* [Task to carry out]: Below are the entries to work from; restate word for word the portion that opens with the line containing "common name: large-antlered muntjac" and closes with the line containing "common name: wild boar", keeping both.

*** Given information ***

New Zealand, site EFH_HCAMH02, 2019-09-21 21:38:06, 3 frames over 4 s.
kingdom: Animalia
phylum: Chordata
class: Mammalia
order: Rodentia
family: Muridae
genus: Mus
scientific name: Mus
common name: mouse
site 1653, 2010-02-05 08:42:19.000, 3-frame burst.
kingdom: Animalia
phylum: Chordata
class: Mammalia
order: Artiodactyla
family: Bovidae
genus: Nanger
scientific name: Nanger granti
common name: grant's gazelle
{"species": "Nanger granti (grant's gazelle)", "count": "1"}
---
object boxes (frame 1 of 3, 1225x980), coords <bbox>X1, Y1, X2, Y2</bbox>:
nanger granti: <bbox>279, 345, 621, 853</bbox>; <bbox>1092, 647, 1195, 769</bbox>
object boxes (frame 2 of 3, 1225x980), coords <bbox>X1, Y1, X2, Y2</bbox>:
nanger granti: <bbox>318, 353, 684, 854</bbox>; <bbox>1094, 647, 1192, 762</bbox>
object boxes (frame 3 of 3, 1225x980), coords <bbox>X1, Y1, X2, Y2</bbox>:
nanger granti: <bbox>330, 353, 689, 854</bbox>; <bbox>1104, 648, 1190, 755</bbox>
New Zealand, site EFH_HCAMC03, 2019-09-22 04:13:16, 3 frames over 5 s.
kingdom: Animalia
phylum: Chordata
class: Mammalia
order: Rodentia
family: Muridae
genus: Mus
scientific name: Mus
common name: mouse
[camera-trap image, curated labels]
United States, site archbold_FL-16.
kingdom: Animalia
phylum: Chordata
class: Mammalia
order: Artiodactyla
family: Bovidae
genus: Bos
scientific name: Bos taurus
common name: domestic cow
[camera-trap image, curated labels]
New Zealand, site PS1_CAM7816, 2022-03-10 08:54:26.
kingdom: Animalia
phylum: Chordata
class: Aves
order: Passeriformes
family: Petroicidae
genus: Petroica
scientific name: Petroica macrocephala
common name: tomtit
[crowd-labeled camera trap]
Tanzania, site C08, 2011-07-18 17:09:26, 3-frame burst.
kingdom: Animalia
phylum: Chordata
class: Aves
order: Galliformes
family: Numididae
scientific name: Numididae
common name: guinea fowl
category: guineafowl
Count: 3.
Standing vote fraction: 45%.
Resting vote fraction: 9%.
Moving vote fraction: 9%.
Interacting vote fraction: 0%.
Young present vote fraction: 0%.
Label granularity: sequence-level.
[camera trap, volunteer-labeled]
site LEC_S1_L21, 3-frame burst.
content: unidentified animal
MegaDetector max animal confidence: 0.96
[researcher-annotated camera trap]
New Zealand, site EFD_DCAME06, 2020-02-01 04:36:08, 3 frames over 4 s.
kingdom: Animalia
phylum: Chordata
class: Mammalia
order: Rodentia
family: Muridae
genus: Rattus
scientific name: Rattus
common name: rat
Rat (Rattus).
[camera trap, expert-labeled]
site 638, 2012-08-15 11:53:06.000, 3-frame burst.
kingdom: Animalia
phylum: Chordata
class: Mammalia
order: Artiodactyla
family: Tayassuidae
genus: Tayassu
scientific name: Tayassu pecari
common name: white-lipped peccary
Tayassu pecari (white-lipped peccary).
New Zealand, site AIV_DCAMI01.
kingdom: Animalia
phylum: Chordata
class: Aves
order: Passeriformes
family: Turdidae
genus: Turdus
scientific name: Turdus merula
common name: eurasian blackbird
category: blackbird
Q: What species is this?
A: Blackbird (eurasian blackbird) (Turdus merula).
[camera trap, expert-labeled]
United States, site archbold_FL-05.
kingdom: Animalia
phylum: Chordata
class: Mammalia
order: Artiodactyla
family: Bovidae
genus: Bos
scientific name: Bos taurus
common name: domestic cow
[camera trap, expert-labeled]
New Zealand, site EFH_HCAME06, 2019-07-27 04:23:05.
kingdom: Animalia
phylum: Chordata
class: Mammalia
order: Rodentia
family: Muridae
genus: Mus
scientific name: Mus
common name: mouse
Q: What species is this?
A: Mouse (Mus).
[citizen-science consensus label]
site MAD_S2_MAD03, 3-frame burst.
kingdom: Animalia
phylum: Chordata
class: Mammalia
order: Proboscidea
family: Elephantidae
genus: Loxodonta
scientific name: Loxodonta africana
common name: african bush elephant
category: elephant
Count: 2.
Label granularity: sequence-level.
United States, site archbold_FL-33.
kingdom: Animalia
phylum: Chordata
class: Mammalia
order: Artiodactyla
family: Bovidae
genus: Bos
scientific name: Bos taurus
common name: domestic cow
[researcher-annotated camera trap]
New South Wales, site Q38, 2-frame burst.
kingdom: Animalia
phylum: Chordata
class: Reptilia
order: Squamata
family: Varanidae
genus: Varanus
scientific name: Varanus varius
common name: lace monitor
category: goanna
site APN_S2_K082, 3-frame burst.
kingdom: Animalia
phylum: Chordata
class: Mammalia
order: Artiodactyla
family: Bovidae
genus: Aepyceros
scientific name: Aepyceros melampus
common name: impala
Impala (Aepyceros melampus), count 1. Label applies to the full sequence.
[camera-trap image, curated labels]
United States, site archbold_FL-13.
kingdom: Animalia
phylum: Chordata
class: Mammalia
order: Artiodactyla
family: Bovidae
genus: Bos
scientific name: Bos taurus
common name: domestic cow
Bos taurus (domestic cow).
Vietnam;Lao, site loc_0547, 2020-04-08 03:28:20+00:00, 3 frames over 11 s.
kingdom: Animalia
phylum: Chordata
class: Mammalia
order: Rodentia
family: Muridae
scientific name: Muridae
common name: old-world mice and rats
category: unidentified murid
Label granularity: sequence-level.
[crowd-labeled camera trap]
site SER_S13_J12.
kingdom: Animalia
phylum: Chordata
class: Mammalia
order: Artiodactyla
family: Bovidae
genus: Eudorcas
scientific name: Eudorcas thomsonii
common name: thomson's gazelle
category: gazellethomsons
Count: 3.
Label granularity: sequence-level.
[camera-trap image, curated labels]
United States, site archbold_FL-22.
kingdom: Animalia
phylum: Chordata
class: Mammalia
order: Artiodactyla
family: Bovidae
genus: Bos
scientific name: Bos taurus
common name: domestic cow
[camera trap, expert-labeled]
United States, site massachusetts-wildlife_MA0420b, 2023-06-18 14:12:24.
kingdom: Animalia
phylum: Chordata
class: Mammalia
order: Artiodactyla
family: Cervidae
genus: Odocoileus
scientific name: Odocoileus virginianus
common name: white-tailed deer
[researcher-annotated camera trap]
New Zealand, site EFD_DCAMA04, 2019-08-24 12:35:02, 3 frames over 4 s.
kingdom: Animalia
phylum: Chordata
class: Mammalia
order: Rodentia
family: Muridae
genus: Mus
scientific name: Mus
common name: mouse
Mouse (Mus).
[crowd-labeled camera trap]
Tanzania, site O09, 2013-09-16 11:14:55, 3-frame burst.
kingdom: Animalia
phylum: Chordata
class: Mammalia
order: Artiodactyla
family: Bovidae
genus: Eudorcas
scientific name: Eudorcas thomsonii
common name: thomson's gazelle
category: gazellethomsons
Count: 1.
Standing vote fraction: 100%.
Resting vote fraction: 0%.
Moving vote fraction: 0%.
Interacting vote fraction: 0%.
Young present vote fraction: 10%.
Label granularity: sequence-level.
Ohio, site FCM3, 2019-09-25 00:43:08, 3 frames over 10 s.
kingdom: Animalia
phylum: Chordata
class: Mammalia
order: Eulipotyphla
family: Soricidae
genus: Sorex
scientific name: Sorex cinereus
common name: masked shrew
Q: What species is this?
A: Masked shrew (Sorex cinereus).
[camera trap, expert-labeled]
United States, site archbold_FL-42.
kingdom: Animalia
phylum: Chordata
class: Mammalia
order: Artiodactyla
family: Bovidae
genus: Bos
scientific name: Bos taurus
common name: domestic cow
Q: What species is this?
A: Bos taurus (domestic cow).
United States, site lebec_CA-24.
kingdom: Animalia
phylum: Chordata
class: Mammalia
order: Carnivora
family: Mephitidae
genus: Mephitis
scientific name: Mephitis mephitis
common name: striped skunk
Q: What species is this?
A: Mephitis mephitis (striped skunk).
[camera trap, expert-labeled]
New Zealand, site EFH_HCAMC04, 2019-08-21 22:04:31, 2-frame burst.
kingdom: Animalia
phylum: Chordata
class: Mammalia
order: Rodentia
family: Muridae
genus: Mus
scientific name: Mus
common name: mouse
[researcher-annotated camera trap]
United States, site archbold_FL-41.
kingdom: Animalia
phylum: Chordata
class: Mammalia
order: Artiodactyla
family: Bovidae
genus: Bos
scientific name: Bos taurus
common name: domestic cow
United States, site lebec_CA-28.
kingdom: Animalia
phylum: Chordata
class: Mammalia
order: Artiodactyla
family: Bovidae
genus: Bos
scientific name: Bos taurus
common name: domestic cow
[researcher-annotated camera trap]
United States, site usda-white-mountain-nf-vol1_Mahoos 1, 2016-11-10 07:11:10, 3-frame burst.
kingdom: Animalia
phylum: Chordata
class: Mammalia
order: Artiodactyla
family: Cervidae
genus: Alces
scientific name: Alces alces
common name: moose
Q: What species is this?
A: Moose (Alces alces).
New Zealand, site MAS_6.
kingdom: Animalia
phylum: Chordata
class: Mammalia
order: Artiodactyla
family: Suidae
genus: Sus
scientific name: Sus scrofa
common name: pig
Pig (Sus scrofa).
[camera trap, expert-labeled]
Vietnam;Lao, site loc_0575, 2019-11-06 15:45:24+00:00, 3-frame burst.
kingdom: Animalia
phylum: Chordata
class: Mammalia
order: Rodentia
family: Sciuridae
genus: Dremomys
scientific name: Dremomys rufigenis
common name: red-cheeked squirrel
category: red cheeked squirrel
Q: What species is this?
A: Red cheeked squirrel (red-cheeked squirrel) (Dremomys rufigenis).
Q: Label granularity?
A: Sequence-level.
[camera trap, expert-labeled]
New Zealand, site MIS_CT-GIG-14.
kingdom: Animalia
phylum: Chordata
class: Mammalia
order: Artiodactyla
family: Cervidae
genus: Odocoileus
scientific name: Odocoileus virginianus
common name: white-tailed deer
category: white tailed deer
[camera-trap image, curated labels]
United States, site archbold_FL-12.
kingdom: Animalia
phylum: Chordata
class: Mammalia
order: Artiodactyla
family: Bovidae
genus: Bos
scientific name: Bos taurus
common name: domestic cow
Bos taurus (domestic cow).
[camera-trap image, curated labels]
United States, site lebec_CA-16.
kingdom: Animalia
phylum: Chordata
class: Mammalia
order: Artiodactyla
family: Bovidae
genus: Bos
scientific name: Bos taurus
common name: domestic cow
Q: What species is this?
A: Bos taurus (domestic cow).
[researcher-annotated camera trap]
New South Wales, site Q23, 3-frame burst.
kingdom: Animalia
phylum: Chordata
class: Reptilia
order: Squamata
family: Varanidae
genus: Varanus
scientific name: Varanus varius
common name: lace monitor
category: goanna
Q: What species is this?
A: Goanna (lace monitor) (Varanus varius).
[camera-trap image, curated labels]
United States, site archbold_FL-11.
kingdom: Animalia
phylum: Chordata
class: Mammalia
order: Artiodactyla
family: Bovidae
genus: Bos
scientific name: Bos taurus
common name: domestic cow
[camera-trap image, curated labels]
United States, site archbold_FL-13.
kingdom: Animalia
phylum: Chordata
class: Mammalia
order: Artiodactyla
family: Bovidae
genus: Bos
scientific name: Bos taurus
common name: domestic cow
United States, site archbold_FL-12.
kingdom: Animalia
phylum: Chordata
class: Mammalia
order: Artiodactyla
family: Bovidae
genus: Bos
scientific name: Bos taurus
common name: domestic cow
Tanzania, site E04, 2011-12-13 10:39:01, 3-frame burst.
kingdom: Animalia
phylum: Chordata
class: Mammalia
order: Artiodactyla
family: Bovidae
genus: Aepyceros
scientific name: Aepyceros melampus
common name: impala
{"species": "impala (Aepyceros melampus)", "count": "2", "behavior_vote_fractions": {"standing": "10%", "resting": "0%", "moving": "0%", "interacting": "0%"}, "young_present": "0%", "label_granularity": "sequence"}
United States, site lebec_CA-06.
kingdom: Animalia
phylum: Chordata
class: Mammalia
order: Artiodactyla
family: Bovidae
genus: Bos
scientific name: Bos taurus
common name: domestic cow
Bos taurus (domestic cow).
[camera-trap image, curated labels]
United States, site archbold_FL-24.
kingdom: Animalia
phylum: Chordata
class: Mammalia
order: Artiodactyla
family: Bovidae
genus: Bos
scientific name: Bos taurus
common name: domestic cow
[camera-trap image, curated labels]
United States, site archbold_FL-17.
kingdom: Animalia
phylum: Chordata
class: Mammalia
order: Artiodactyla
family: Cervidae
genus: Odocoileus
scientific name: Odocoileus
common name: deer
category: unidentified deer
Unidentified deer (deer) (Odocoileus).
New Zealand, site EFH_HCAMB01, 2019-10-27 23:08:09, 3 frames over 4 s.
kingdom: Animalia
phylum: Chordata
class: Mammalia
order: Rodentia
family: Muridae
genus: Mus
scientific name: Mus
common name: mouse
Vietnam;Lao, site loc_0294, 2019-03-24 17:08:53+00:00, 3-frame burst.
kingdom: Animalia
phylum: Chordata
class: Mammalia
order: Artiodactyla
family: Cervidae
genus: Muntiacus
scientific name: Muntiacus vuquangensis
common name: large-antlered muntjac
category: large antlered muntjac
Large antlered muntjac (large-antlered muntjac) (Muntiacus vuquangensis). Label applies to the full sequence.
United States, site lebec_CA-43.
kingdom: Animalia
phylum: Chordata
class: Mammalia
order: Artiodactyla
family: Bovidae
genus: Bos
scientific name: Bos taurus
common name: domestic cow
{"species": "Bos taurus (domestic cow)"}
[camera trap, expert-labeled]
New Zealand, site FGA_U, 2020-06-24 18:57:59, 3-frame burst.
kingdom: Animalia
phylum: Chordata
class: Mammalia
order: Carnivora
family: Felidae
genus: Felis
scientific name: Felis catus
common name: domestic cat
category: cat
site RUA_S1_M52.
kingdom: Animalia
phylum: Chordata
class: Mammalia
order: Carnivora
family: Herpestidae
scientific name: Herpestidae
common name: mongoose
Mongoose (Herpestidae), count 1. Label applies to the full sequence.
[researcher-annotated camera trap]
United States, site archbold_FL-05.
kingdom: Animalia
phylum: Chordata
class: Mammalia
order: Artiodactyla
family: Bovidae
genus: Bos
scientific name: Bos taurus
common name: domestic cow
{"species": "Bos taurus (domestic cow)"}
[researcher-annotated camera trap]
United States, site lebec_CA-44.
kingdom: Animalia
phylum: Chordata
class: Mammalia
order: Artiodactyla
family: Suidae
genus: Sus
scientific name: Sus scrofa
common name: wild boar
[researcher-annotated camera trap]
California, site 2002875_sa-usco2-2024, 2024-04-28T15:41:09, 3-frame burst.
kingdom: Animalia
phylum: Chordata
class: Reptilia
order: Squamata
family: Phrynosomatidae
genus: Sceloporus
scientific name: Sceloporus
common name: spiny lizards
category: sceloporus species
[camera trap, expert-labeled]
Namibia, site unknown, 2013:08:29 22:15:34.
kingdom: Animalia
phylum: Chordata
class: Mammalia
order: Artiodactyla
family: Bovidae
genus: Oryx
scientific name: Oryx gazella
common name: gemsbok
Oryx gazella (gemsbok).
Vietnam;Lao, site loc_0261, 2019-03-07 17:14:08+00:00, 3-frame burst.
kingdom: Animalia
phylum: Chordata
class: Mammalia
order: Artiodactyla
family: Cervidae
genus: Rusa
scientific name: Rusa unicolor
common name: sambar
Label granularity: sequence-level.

*** End of Given information ***

* [Response to this task]:
common name: large-antlered muntjac
category: large antlered muntjac
Large antlered muntjac (large-antlered muntjac) (Muntiacus vuquangensis). Label applies to the full sequence.
United States, site lebec_CA-43.
kingdom: Animalia
phylum: Chordata
class: Mammalia
order: Artiodactyla
family: Bovidae
genus: Bos
scientific name: Bos taurus
common name: domestic cow
{"species": "Bos taurus (domestic cow)"}
[camera trap, expert-labeled]
New Zealand, site FGA_U, 2020-06-24 18:57:59, 3-frame burst.
kingdom: Animalia
phylum: Chordata
class: Mammalia
order: Carnivora
family: Felidae
genus: Felis
scientific name: Felis catus
common name: domestic cat
category: cat
site RUA_S1_M52.
kingdom: Animalia
phylum: Chordata
class: Mammalia
order: Carnivora
family: Herpestidae
scientific name: Herpestidae
common name: mongoose
Mongoose (Herpestidae), count 1. Label applies to the full sequence.
[researcher-annotated camera trap]
United States, site archbold_FL-05.
kingdom: Animalia
phylum: Chordata
class: Mammalia
order: Artiodactyla
family: Bovidae
genus: Bos
scientific name: Bos taurus
common name: domestic cow
{"species": "Bos taurus (domestic cow)"}
[researcher-annotated camera trap]
United States, site lebec_CA-44.
kingdom: Animalia
phylum: Chordata
class: Mammalia
order: Artiodactyla
family: Suidae
genus: Sus
scientific name: Sus scrofa
common name: wild boar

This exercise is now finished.